• Arbeitsauftrag
Beantworten Sie anhand des Textes über die Fotografin Viviane Sassen die folgenden Fragen:
1. In welchem Jahr erschien „Flamboya“?
2. Welchen Titel trägt der Folgeband?
3. Wie viele Seiten umfasst „In and Out of Fashion“?

Fotografie und Mode: Welt zwischen Wachen und Träumen
Zwischen den Genres von Mode-, Kunst- und Dokumentarfotografie: Genau dort bewegt sich die niederländische Fotografin Viviane Sassen.
„Flamboya“, ein kleines, nichtmal hundertseitiges Büchlein, 2008 in einem Kleinverlag erschienen, brachte die Fotografin Viviane Sassen ordentlich und anhaltend ins Gespräch. In gestellten Bildern präsentierte Sassen dort zumeist schwarze Afrikaner in grafischen Arrangements, die weder Ethnie, Geschlecht noch Identität gelten lassen. Mal zerschneiden ins Bild gerückte Spiegel verdrehte Körper zu anthropomorphen Skulpturen.
Mal wirft die afrikanische Sonne tiefe Schlagschatten, die auf der Haut Konturen und Grenzen auswischt. Oder die Niederländerin arrangiert die Körper direkt in faszinierend-verstörender Weise, wie auf dem Titelbild, das einen am Meer stehenden Mann zeigt, der ein seltsam gekrümmtes Kind auf dem Kopf balanciert.
Der Folgeband, „Parasomnia“, führte dieses Erfolgsrezept einer dunklen und gleichzeitig farbensatte Welt irgendwo zwischen Wachen und Träumen weiter: Schattenverschleierte Gesichter, verbogene Gliedmaße animierte Natur und Sujets, die Geheimkulten aus dem Anbeginn der Welt entnommen sein müssen.
Der Clou dabei war und ist, dass Viviane Sassen sämtliche Fotoklischees des afrikanischen Kontinents vollständig geschluckt und verdaut zu haben scheint, den kolonialen Blick bewusst kitzelt und ihn mit einer hemmungslos überzeichneten Bullshitmythologie bezirzt.
Ein 300 Seiten starker Wälzer zeigt nun, womit die Fotografin in den letzten Jahren ihren Lebensunterhalt bestritten hat. „In and Out of Fashion“ zeigt als Auftragsarbeiten für Modelabels und -magazine entstandene Arbeiten, die ohne die Markennamen und außerhalb ihres ursprünglichen Publikationskontextes Sassens künstlerischen Arbeiten in nichts nachstehen.

• Datensätze
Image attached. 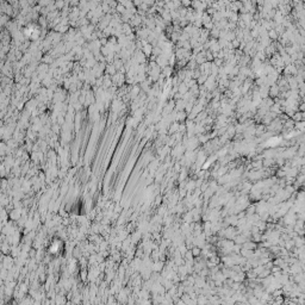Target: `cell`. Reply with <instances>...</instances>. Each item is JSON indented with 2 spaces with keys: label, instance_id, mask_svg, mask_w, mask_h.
<instances>
[{
  "label": "cell",
  "instance_id": "1",
  "mask_svg": "<svg viewBox=\"0 0 305 305\" xmlns=\"http://www.w3.org/2000/svg\"><path fill=\"white\" fill-rule=\"evenodd\" d=\"M301 224H303V222H298V225H301ZM298 230H299V229L296 227V231H298Z\"/></svg>",
  "mask_w": 305,
  "mask_h": 305
}]
</instances>
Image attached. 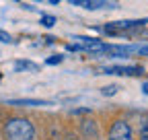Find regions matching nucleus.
I'll return each instance as SVG.
<instances>
[{
	"mask_svg": "<svg viewBox=\"0 0 148 140\" xmlns=\"http://www.w3.org/2000/svg\"><path fill=\"white\" fill-rule=\"evenodd\" d=\"M6 140H35V128L29 119L23 117H12L4 126Z\"/></svg>",
	"mask_w": 148,
	"mask_h": 140,
	"instance_id": "f257e3e1",
	"label": "nucleus"
},
{
	"mask_svg": "<svg viewBox=\"0 0 148 140\" xmlns=\"http://www.w3.org/2000/svg\"><path fill=\"white\" fill-rule=\"evenodd\" d=\"M146 23H148V19H140V21H115V23L107 25L105 31L107 33H123V31H132L136 27H142Z\"/></svg>",
	"mask_w": 148,
	"mask_h": 140,
	"instance_id": "f03ea898",
	"label": "nucleus"
},
{
	"mask_svg": "<svg viewBox=\"0 0 148 140\" xmlns=\"http://www.w3.org/2000/svg\"><path fill=\"white\" fill-rule=\"evenodd\" d=\"M103 74L140 76V74H144V68H142V66H107V68H103Z\"/></svg>",
	"mask_w": 148,
	"mask_h": 140,
	"instance_id": "7ed1b4c3",
	"label": "nucleus"
},
{
	"mask_svg": "<svg viewBox=\"0 0 148 140\" xmlns=\"http://www.w3.org/2000/svg\"><path fill=\"white\" fill-rule=\"evenodd\" d=\"M109 140H132V130L125 121H115L109 130Z\"/></svg>",
	"mask_w": 148,
	"mask_h": 140,
	"instance_id": "20e7f679",
	"label": "nucleus"
},
{
	"mask_svg": "<svg viewBox=\"0 0 148 140\" xmlns=\"http://www.w3.org/2000/svg\"><path fill=\"white\" fill-rule=\"evenodd\" d=\"M72 6H82L86 10H97V8H113V4L107 0H70Z\"/></svg>",
	"mask_w": 148,
	"mask_h": 140,
	"instance_id": "39448f33",
	"label": "nucleus"
},
{
	"mask_svg": "<svg viewBox=\"0 0 148 140\" xmlns=\"http://www.w3.org/2000/svg\"><path fill=\"white\" fill-rule=\"evenodd\" d=\"M8 105H23V107H39V105H49V101L43 99H10Z\"/></svg>",
	"mask_w": 148,
	"mask_h": 140,
	"instance_id": "423d86ee",
	"label": "nucleus"
},
{
	"mask_svg": "<svg viewBox=\"0 0 148 140\" xmlns=\"http://www.w3.org/2000/svg\"><path fill=\"white\" fill-rule=\"evenodd\" d=\"M14 70L16 72H27V70H37V64H33V62H29V60H16L14 62Z\"/></svg>",
	"mask_w": 148,
	"mask_h": 140,
	"instance_id": "0eeeda50",
	"label": "nucleus"
},
{
	"mask_svg": "<svg viewBox=\"0 0 148 140\" xmlns=\"http://www.w3.org/2000/svg\"><path fill=\"white\" fill-rule=\"evenodd\" d=\"M41 25H43V27H53V25H56V16L43 14V16H41Z\"/></svg>",
	"mask_w": 148,
	"mask_h": 140,
	"instance_id": "6e6552de",
	"label": "nucleus"
},
{
	"mask_svg": "<svg viewBox=\"0 0 148 140\" xmlns=\"http://www.w3.org/2000/svg\"><path fill=\"white\" fill-rule=\"evenodd\" d=\"M0 41H2V43H12V37H10V35H8L6 31L0 29Z\"/></svg>",
	"mask_w": 148,
	"mask_h": 140,
	"instance_id": "1a4fd4ad",
	"label": "nucleus"
},
{
	"mask_svg": "<svg viewBox=\"0 0 148 140\" xmlns=\"http://www.w3.org/2000/svg\"><path fill=\"white\" fill-rule=\"evenodd\" d=\"M62 60H64L62 56H51V58H47V60H45V64H49V66H56V64H60Z\"/></svg>",
	"mask_w": 148,
	"mask_h": 140,
	"instance_id": "9d476101",
	"label": "nucleus"
},
{
	"mask_svg": "<svg viewBox=\"0 0 148 140\" xmlns=\"http://www.w3.org/2000/svg\"><path fill=\"white\" fill-rule=\"evenodd\" d=\"M115 93H117V86L115 84H109V86L103 89V95H115Z\"/></svg>",
	"mask_w": 148,
	"mask_h": 140,
	"instance_id": "9b49d317",
	"label": "nucleus"
},
{
	"mask_svg": "<svg viewBox=\"0 0 148 140\" xmlns=\"http://www.w3.org/2000/svg\"><path fill=\"white\" fill-rule=\"evenodd\" d=\"M140 140H148V124H146V128L142 130V136H140Z\"/></svg>",
	"mask_w": 148,
	"mask_h": 140,
	"instance_id": "f8f14e48",
	"label": "nucleus"
},
{
	"mask_svg": "<svg viewBox=\"0 0 148 140\" xmlns=\"http://www.w3.org/2000/svg\"><path fill=\"white\" fill-rule=\"evenodd\" d=\"M138 51H140V54H142V56H148V45H144V47H140Z\"/></svg>",
	"mask_w": 148,
	"mask_h": 140,
	"instance_id": "ddd939ff",
	"label": "nucleus"
},
{
	"mask_svg": "<svg viewBox=\"0 0 148 140\" xmlns=\"http://www.w3.org/2000/svg\"><path fill=\"white\" fill-rule=\"evenodd\" d=\"M142 91H144V95H148V82H144V84H142Z\"/></svg>",
	"mask_w": 148,
	"mask_h": 140,
	"instance_id": "4468645a",
	"label": "nucleus"
},
{
	"mask_svg": "<svg viewBox=\"0 0 148 140\" xmlns=\"http://www.w3.org/2000/svg\"><path fill=\"white\" fill-rule=\"evenodd\" d=\"M49 2H51V4H58V2H62V0H49Z\"/></svg>",
	"mask_w": 148,
	"mask_h": 140,
	"instance_id": "2eb2a0df",
	"label": "nucleus"
},
{
	"mask_svg": "<svg viewBox=\"0 0 148 140\" xmlns=\"http://www.w3.org/2000/svg\"><path fill=\"white\" fill-rule=\"evenodd\" d=\"M35 2H41V0H35Z\"/></svg>",
	"mask_w": 148,
	"mask_h": 140,
	"instance_id": "dca6fc26",
	"label": "nucleus"
},
{
	"mask_svg": "<svg viewBox=\"0 0 148 140\" xmlns=\"http://www.w3.org/2000/svg\"><path fill=\"white\" fill-rule=\"evenodd\" d=\"M0 78H2V74H0Z\"/></svg>",
	"mask_w": 148,
	"mask_h": 140,
	"instance_id": "f3484780",
	"label": "nucleus"
}]
</instances>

• Endgültige Antwort
1. 2008
2. „Parasomnia“
3. 300 Seiten